Quicksilver by Neal Stephenson


  I have read the copy of Principia Mathematica that you so kindly sent me, and I know better than to imagine I will find any faults in the author’s proofs, or extend his work into any realm he has not already conquered. It has the feel of something finished and complete. It is like a dome—if it were not whole, it would not stand, and because it is whole, and does stand, there’s no point trying to add things on to it.

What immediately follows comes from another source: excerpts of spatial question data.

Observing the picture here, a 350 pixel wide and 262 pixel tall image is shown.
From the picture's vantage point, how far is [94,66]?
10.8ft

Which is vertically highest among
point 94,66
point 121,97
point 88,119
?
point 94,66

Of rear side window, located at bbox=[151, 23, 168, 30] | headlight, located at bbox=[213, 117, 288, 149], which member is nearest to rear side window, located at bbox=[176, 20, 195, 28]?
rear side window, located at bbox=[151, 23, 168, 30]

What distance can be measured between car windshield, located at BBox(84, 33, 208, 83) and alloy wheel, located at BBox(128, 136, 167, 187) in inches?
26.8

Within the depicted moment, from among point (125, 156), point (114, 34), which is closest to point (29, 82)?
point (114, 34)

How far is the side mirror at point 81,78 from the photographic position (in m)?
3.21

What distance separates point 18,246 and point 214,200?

  And yet its very completeness signals that there is more work to be done. I believe that the great edifice of the Principia Mathematica encloses nearly all of the geometrickal truths that can possibly be written down about the world. But every dome, be it never so large, has an inside and an outside, and while Newton’s dome encloses all of the geometrickal truths, it excludes the other kind: truths that have their sources in fitness and in final causes. When Newton encounters such a truth—such as the inverse square law of gravity—he does not even consider trying to understand it, but instead says that the world simply is this way, because that is how God made it. To his way of thinking, any truths of this nature lie outside the realm of Natural Philosophy and belong instead to a realm he thinks is best approached through the study of alchemy.

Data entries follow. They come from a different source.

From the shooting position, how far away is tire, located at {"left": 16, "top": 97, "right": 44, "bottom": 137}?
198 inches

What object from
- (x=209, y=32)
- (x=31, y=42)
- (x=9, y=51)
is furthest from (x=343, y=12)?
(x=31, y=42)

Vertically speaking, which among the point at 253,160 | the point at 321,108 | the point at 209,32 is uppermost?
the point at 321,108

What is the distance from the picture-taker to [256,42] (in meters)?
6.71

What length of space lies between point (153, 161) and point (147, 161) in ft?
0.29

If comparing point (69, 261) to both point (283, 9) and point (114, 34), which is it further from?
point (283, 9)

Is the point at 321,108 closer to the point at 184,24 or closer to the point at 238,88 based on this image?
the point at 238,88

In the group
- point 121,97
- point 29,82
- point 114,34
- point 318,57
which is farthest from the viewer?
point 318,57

  Let me tell you why Newton is wrong.

  I have been trying to salvage something of value from Descartes’ geometrickal theory of collisions and have found it utterly devoid of worth.

  Descartes holds that when two bodies collide, they should have the same quantity of motion after the collision as they had before. Why does he believe this? Because of empirical observations? No, for apparently he did not make any. Or if he did, he saw only what he wanted to see. He believes it because he has made up his mind in advance that his theory must be geometrickal, and geometry is an austere discipline—there are only certain quantities a geometer is allowed to measure and to write down in his equations. Chief among these is extension, a pompous term for “anything that can be measured with a ruler.” Descartes and most others allow time, too, because you can measure time with a pendulum, and you can measure the pendulum with a ruler. The distance a body travels (which can be measured with a ruler) divided by the time it took covering it (which can be measured with a pendulum, which can be measured with a ruler) gives speed. Speed figures into Descartes’ calculation of Quantity of Motion—the more speed, the more motion.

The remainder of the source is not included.